Pranayama is the practice of controlling the breath. There are many techniques for practicing Pranayama which can relax, stimulate, cleanse and sometimes cure the body.
Savasana is the final resting pose in most yoga classes where you lie on your back, arms and legs extended, eyes closed. It is translated to mean “Corpse Pose” indicating that the body and the mind slip into complete relaxation and there is no effort or movement. This is the time the effects poses really start to sink in.
Shanti means peace, calmness, tranquility, or bliss.
Surya Namaskar means “Sun Salutation”. Classically, Surya Namaskars were done at dawn while facing east. This is a series of 12 poses usually done at the beginning of class to warm up the muscles and joints which moves from standing, stretch arms up and back, forward fold, right foot back for lunge, down dog, plank, up dog, down dog, right leg front for lunge, left foot forward to meet right, forward fold, stretch arms up and back, return to stand.
Urdhva Mukha Svanasana – Upward Facing Dog
Vinyasa is a series of poses that are done between Downward Facing Dogs. It goes like this: Downward Facing Dog, Plank, Low Push-Up, Cobra or Upward Facing Dog, Downward Facing Dog.
Vinaysa Yoga uses the vinyasa sequence between poses or to link one major pose to another.
Virabhadrasana means Warrior Pose. It can be Warrior 1,2 or 3. Virabhadra is the name of a fierce warrior, an incarnation of Shiva, described as having a thousand heads, a thousand eyes, and a thousand feet, wielding a thousand clubs, and wearing a tiger’s skin.
Yamas are the first of the eight limbs of yoga according to Patanjali and they comprise the “shall-not” in our dealings with the external world.
Dharma also know as Sri Dharma Mittra, a living yoga master.

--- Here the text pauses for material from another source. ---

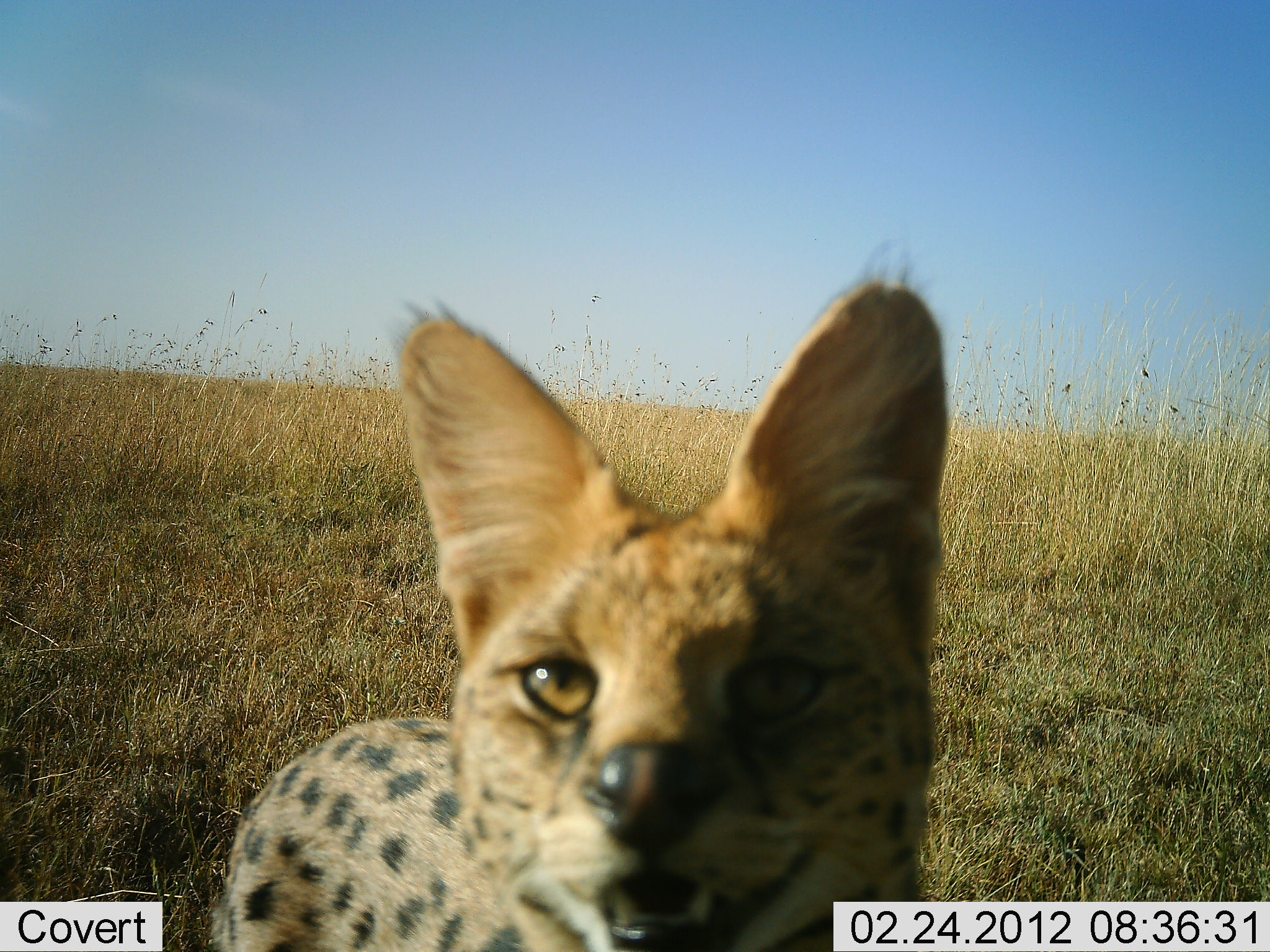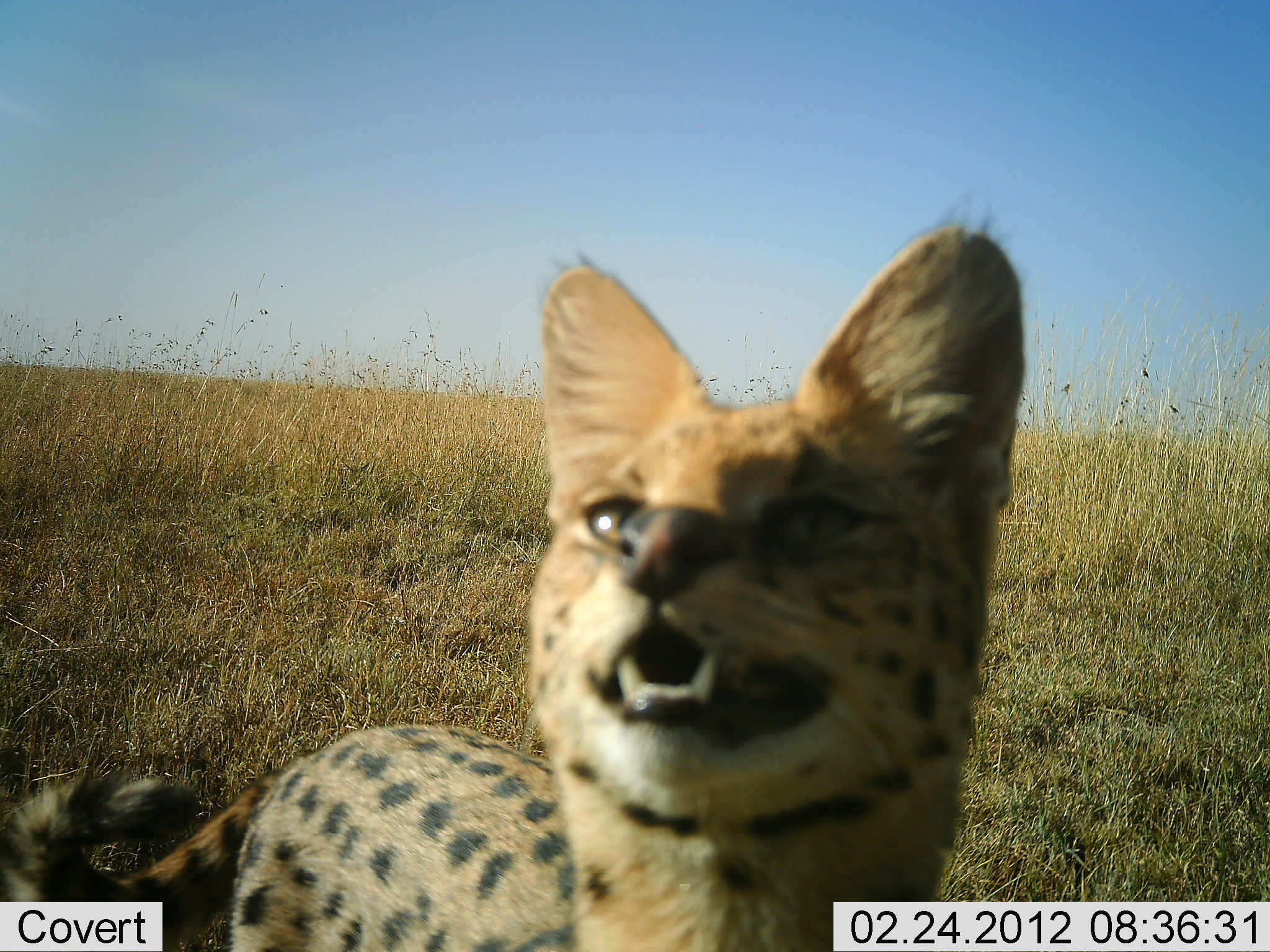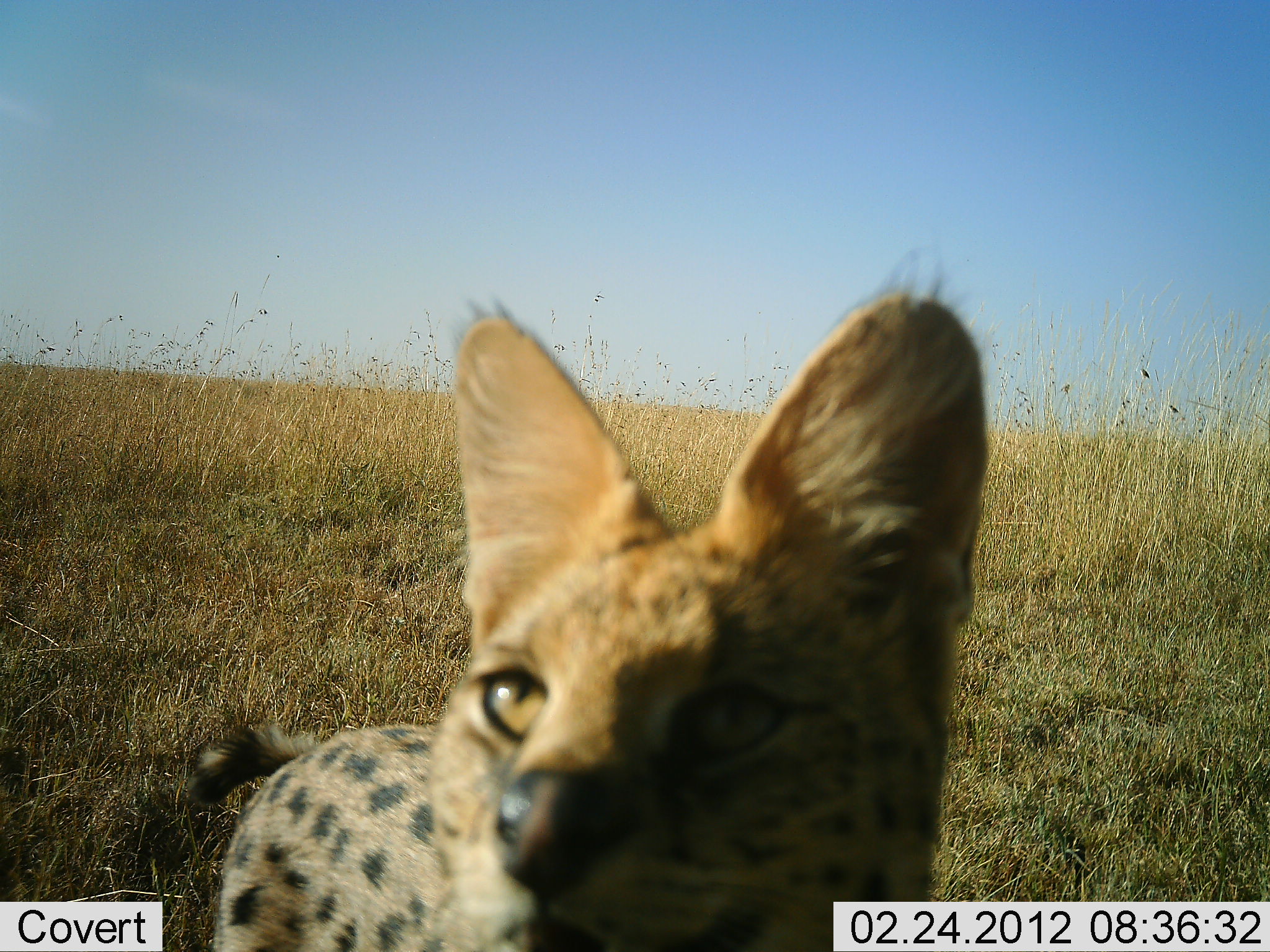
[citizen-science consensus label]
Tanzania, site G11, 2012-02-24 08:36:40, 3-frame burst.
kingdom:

Sri Dharma has been practicing yoga since the 1950s and has been teaching since 1967. His guru was Swami Kailashananda, also known as Yogi Gupta, who was one of the very first Yoga Master to bring Hatha Yoga to America. Sri Dharma left the Kailashananda ashram to open the Dharma Yoga Center in New York in 1975. http://www.dharmayogacenter.com/dharma/life.php
The Yoga Sutras of Patanjali – The Yoga Sutras form the theoretical and philosophical basis of Raja Yoga, and are considered to be the most organized and complete definition of that discipline. The Sutras not only provide yoga with a thorough and consistent philosophical basis, they also clarify many important esoteric concepts which are common to all traditions of Indian thought, such as karma.
Karma is the concept of “action” or “deed”, understood as that which causes the entire cycle of cause and effect.
Shiva represents the aspect of the Supreme Being that continuously dissolves to recreate in the cyclic process of creation, preservation, dissolution and recreation of the universe and is the third member of the Hindu Trinity, the other two being Lord Brahma and Lord Vishnu. Shiva protects the souls from pain and suffering that would be caused by a dysfunctional universe.
Vishnu is regarded as a major god in Hinduism and Indian mythology. He is thought as the preserver of the universe while two other major Hindu gods Brahma and Shiva, are regarded respectively, as the creator and destroyer of the universe.
Brahma – the equal of the other two gods in the Trimurti of Brahma, Vishnu and Shiva. He is the god of wisdom and the belief is that the four Vedas were delivered from each of his four heads.
Krishna – the Hindu deity who is worshipped as a “complete” avatar of the preserver-god, Vishnu. Krishna is often described and portrayed as a blue skinned infant or young boy playing a flute or as a youthful prince giving direction and guidance as in the Bhagavad Gita.